Since you are using the small test file in this question, you can run a small, 1-node cluster.
In this question, we are debugging the script. The output of this question is thus not going to be terribly interesting. In fact, your scatterplot should only have two points: (1,1) and (3,333).
To debug a Pig Latin script, try to run Pig as follows:

pig -x local  
Run all commands as you normally would, except for store. You need to store your results locally:
store my_final_output into '/tmp/finaloutput' using PigStorage()

Once you are done debugging in local mode, try to run your script by issuing real MapReduce jobs. That is run with "pig" instead of "pig -x local" (remember to change the store command).

What you need to turn in: Nothing. This was a debug step.

Problem 2B: Compute a Histogram on chunk-000

Now run your script from Problem 2A on 'btc-2010-chunk-000' file. Please use a 5-node cluster.

Note: this script took about 21 minutes with 5 nodes.

What you need to turn in:
Run your program on btc-2010-chunk-000, and submit four files: (a) your Pig program in problem2.pig. (b) your scatter-plot in problem2.png, or problem2.jpeg (or some other picture format), (c) your computed result file (problem2-results.txt), (d) your MapReduce jobs information (problem2-answers.txt).

Problem 3: Compute a Join on chunk-000

In this problem we will consider the subgraph consisting of triples whose subject matches rdfabout.com: for that, filter on subject matches '.*rdfabout\\.com.*'. Find all chains of lengths 2 in this subgraph. More precisely, return all sextuples (subject, predicate, object, subject2, predicate2, object2) where object=subject2.

Note: Newer versions of Pig will automatically drop the duplicate column in the join output.In that case, you do NOT need to return the sixth column.

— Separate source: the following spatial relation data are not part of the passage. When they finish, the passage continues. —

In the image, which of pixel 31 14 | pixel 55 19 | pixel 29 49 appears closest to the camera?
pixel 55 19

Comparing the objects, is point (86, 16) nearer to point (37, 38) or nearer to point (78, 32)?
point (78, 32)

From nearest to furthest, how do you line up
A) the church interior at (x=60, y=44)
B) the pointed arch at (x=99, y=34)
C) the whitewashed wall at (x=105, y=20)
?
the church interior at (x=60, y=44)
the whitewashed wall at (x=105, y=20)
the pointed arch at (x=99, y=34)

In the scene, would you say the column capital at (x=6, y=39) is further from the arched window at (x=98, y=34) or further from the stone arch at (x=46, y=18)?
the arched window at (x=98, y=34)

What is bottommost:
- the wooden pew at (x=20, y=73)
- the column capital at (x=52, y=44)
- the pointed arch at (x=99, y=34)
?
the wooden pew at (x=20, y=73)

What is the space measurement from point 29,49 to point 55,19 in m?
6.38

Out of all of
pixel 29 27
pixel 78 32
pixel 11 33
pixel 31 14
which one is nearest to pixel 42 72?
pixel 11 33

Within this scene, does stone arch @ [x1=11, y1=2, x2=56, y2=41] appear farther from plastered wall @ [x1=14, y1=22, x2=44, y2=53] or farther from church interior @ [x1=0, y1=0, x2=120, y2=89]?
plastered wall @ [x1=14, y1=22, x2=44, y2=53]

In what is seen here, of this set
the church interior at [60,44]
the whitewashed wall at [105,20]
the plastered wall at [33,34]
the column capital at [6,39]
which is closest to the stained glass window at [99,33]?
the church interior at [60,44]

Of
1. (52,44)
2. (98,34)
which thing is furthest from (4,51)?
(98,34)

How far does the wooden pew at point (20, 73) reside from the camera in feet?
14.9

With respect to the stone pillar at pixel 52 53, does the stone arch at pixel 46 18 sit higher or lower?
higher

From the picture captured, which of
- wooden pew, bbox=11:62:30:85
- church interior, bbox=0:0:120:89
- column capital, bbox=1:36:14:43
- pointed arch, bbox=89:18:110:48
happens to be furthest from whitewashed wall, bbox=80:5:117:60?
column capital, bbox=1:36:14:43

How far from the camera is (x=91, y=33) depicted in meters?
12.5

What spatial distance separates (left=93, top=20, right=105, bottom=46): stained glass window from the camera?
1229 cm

Suggestions on how to proceed:

First filter the data so you only have tuples whose subject matches 'rdfabout.com'.
Make another copy of the filtered collection (it's best to re-label the subject, predicate, and objects, for example to subject2, predicate2, object2).
Now join the two copies:
- the first copy of the 'rdfabout.com' collection should match on object.
- the second copy of the 'rdfabout.com' collection should match on subject2.
Remove duplicate tuples from the result of the join
Order the results by the predicate from the first copy

As above, first debug your script for this problem using the test file. Once your script is debugged, then run it on the bigger file 'btc-2010-chunk-000'. While debugging on the test file, make the following two changes:

1) Use the following filter

subject matches '.*business.*'

2) Change the join predicate to be subject=subject2

Otherwise, you will not get any results.

Once you are done debugging, change the filter and the join condition and run this script on an AWS cluster with as many nodes as you like and on the bigger file 'btc-2010-chunk-000'. Add a comment to your pig script describing the number of nodes you used and how long it took your script to run.

Note: this script took about 18 minutes with 10 nodes.

What you need to turn in:
Run your program on btc-2010-chunk-000, and submit two files: (a) your Pig program in problem3.pig, and (b) your computed result file (problem3-results.txt).

Problem 4: Compute a Histogram on the Entire Dataset

Compute the histogram in Problem 2 on the entire 0.5TB dataset. Use as many nodes as you like up to 19 nodes. We would need to ask explicit permission form Amazon to run bigger clusters.

You need to modify the load instruction to:

raw = LOAD 's3n://uw-cse344' USING TextLoader as (line:chararray);

Note: this query will take a while to run. It took 1.5 hours when we tried it. Plan accordingly, and monitor carefully: if anything looks wrong, abort, fix, restart. Also, if you fire up the query and close your terminal, the query should still be running. If you also wish your terminal session to be alive on the remote machine, you can use the screen command.

When you are done, appreciate how relatively quick and easy it was to analyze a 0.5TB graph!

What you need to turn in:
Run your program on the entire dataset uw-cse344 and submit four files: (a) your Pig program in problem4.pig. (b) your scatter-plot in problem4.png, or problem4.jpeg (or some other picture format), (c) your computed result file (problem4-results.txt), (d) your MapReduce jobs information (problem4-answers.txt).